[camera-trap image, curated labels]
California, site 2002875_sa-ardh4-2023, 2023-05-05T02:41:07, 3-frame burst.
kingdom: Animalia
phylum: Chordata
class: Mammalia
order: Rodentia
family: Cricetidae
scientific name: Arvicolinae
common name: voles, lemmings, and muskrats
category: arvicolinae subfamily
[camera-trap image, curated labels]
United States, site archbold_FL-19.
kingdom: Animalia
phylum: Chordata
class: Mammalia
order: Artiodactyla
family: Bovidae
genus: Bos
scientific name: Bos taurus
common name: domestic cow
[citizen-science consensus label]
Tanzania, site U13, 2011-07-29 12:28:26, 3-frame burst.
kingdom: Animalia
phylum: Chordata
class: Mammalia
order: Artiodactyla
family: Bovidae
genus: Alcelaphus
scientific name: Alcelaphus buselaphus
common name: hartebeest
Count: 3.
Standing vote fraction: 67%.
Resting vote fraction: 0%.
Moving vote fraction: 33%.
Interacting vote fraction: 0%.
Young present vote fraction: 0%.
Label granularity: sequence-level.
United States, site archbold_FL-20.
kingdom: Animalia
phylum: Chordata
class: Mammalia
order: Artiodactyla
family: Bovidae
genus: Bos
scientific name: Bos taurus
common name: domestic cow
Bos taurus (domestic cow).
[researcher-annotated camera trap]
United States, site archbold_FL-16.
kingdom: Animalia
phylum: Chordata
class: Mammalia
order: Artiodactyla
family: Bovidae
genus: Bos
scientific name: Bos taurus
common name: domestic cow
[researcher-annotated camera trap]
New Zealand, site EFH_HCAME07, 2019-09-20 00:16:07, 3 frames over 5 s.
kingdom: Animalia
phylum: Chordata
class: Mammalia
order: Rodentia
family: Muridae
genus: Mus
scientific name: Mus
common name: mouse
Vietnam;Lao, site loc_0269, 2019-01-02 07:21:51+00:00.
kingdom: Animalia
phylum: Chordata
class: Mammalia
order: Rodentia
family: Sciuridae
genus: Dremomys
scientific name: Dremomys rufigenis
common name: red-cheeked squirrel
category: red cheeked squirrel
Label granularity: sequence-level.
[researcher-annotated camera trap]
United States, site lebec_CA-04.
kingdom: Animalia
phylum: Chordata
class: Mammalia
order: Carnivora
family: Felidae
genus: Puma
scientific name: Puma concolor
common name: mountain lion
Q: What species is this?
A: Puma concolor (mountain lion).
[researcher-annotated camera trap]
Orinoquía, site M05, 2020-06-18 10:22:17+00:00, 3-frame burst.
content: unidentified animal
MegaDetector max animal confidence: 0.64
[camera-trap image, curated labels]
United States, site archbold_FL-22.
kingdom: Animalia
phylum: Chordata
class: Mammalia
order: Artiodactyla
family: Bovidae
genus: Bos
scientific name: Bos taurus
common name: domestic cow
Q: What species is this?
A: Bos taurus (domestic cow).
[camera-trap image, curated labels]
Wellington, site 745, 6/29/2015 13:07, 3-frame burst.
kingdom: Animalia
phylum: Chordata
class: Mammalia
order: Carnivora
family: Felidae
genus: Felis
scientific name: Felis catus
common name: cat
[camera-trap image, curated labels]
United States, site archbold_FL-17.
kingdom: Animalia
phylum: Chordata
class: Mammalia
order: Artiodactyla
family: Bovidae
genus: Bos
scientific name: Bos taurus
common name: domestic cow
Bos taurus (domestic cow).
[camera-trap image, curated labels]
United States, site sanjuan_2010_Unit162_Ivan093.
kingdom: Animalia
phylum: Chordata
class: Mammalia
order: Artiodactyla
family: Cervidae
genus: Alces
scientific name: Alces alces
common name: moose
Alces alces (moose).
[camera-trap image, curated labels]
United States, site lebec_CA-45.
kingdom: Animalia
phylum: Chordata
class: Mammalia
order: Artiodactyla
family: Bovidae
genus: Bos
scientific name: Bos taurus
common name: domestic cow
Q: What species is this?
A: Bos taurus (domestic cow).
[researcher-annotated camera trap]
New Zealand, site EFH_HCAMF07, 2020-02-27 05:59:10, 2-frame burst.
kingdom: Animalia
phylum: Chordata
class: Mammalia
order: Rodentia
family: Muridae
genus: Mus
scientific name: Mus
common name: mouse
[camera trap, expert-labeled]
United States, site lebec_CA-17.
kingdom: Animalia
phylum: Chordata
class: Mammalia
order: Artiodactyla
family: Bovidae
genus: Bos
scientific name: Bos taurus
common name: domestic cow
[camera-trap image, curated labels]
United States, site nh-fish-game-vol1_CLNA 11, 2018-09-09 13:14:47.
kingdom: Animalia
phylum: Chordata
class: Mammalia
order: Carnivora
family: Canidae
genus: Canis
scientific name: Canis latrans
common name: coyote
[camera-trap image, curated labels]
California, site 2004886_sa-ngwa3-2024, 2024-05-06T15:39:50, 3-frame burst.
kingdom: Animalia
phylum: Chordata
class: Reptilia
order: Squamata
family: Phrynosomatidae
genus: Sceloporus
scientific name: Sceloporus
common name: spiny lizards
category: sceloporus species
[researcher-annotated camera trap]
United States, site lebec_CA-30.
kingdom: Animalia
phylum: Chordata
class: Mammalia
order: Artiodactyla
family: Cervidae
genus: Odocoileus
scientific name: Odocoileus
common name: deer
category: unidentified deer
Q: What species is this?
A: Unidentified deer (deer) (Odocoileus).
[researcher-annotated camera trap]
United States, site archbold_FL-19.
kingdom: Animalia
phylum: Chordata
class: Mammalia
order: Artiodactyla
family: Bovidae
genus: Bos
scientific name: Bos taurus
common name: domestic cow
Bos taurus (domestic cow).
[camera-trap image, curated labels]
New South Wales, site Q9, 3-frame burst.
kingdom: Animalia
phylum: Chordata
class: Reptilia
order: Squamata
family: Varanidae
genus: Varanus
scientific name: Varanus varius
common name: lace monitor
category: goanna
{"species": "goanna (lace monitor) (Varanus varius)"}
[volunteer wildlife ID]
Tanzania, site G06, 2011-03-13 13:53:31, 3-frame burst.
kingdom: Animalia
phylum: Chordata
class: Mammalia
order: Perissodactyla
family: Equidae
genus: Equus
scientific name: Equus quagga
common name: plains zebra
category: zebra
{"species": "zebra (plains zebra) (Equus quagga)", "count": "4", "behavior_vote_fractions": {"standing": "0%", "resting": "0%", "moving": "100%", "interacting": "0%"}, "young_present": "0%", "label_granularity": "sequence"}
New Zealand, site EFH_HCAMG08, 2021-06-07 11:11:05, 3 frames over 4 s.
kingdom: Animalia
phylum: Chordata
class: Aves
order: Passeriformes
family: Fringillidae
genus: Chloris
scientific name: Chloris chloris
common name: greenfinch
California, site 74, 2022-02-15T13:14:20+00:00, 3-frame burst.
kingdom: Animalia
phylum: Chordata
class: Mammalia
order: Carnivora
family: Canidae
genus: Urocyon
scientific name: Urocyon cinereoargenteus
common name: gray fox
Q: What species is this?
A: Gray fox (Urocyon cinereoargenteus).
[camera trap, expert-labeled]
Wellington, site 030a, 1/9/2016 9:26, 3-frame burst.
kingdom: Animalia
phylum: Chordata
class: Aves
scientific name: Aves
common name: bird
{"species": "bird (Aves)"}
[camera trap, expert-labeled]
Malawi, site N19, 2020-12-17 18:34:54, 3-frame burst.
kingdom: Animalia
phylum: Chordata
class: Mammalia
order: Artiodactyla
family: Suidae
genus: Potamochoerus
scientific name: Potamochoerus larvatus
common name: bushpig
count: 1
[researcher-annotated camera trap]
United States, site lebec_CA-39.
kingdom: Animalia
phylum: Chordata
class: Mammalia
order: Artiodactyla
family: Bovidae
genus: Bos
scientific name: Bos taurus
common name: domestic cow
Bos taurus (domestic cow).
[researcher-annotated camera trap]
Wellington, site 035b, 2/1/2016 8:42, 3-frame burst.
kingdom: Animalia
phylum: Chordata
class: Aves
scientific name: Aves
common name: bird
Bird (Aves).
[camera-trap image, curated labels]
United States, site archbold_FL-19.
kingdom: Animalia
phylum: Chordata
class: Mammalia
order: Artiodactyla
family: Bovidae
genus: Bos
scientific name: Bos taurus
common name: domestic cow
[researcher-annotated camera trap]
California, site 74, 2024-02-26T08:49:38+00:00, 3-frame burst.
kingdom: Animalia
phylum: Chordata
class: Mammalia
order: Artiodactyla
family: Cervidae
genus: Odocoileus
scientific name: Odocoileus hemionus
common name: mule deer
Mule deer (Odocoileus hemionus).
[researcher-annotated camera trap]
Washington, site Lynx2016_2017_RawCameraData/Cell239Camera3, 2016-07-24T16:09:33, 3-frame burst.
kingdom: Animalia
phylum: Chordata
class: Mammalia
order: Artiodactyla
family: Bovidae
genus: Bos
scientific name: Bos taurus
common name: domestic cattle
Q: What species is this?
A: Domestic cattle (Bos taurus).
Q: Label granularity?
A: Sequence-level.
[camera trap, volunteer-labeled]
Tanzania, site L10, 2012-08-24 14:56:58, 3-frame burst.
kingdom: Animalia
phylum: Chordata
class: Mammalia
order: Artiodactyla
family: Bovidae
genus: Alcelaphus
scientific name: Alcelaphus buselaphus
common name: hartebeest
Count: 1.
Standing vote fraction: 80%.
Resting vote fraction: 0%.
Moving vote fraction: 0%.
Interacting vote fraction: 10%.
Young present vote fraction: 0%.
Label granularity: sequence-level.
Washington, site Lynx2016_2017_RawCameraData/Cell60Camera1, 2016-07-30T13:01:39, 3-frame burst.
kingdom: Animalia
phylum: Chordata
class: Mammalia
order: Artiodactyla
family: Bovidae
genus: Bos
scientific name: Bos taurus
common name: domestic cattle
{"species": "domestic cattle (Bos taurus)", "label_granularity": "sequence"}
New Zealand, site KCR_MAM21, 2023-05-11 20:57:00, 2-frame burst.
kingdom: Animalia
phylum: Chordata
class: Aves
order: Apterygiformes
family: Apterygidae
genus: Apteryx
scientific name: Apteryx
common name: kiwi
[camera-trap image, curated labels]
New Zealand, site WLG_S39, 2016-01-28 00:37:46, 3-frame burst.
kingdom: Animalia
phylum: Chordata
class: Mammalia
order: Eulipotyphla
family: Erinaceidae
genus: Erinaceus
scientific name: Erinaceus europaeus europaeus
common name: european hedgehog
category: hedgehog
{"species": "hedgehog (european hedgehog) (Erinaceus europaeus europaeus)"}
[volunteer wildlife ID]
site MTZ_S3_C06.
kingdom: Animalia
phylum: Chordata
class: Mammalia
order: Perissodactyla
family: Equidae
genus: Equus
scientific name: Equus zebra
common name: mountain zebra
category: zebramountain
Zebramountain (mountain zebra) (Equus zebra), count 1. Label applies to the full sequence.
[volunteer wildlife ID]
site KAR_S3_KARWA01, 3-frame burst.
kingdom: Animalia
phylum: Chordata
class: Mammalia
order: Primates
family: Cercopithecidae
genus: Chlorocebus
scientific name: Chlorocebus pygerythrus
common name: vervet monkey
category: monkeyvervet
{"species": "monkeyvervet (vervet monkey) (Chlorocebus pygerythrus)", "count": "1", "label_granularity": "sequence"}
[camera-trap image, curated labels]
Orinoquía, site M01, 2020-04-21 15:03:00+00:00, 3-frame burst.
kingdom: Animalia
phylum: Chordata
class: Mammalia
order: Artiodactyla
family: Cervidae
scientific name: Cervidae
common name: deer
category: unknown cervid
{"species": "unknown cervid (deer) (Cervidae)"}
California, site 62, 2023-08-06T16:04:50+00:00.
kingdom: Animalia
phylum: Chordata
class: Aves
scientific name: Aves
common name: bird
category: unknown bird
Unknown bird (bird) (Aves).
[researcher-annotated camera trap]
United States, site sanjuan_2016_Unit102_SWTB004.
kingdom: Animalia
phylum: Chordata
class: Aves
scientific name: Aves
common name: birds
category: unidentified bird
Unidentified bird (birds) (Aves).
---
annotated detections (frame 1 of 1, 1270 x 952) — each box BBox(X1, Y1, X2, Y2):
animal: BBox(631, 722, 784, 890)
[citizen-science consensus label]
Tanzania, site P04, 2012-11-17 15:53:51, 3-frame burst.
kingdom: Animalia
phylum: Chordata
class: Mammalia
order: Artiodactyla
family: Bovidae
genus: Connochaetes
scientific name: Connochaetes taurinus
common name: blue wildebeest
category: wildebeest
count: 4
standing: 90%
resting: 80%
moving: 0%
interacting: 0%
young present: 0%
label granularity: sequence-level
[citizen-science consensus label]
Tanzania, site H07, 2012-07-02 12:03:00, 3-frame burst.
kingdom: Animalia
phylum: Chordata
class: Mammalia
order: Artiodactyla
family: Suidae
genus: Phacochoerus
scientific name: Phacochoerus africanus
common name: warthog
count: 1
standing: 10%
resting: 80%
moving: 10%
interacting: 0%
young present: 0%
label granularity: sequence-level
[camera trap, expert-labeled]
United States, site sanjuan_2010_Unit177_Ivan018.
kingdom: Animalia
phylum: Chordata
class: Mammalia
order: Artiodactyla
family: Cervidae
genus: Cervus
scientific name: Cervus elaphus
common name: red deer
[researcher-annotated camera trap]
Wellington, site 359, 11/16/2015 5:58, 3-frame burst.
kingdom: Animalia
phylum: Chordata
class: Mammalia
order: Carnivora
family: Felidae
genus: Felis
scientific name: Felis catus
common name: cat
======
ASSIGNED TASK:
Beginning at the line above with "common name: blue wildebeest" and finishing at the line with "moving: 10%", return each line exactly and return nothing else.

PROBLEM SOLUTION:
common name: blue wildebeest
category: wildebeest
count: 4
standing: 90%
resting: 80%
moving: 0%
interacting: 0%
young present: 0%
label granularity: sequence-level
[citizen-science consensus label]
Tanzania, site H07, 2012-07-02 12:03:00, 3-frame burst.
kingdom: Animalia
phylum: Chordata
class: Mammalia
order: Artiodactyla
family: Suidae
genus: Phacochoerus
scientific name: Phacochoerus africanus
common name: warthog
count: 1
standing: 10%
resting: 80%
moving: 10%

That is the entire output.